* _What is expected_
Reproduce the entries from their first line up to and including the line with "common name: thomson's gazelle". Leave out everything after it.

* _Recorded information_
··········

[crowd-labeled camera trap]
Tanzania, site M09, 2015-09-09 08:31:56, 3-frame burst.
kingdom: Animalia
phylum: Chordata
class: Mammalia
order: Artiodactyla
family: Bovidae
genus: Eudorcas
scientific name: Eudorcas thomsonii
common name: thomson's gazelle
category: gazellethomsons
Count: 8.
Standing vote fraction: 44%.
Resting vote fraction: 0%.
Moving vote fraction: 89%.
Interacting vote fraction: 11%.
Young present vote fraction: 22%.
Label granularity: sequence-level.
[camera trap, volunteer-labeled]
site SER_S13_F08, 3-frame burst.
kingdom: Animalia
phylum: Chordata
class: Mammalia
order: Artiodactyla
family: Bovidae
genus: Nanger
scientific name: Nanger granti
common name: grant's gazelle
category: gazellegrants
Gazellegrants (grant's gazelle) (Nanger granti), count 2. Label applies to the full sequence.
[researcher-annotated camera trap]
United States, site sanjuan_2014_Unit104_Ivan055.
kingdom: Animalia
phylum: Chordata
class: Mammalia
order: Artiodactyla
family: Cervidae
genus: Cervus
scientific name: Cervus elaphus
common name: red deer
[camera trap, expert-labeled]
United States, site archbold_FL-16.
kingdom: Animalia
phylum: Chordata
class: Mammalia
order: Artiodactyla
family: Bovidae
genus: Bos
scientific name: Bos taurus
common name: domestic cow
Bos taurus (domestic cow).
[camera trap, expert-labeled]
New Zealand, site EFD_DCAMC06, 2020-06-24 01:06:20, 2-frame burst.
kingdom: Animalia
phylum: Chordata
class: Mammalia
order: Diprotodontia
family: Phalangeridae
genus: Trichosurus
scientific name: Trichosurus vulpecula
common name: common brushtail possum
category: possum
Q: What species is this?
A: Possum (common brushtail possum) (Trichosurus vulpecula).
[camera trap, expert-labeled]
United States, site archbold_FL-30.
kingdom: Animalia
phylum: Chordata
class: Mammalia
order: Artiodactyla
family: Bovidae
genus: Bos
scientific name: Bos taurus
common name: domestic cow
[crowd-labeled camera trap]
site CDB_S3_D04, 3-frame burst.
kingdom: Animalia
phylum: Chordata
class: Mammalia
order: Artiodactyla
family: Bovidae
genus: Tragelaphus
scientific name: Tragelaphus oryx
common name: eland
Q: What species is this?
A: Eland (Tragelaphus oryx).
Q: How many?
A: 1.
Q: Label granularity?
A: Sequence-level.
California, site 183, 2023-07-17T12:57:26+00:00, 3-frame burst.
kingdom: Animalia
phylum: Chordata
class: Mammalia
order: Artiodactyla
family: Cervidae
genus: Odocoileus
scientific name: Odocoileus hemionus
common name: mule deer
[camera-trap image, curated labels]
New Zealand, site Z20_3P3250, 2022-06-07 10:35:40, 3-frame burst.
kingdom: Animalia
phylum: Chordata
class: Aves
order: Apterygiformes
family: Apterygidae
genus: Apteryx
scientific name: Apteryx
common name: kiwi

··········

* _Your response_
[crowd-labeled camera trap]
Tanzania, site M09, 2015-09-09 08:31:56, 3-frame burst.
kingdom: Animalia
phylum: Chordata
class: Mammalia
order: Artiodactyla
family: Bovidae
genus: Eudorcas
scientific name: Eudorcas thomsonii
common name: thomson's gazelle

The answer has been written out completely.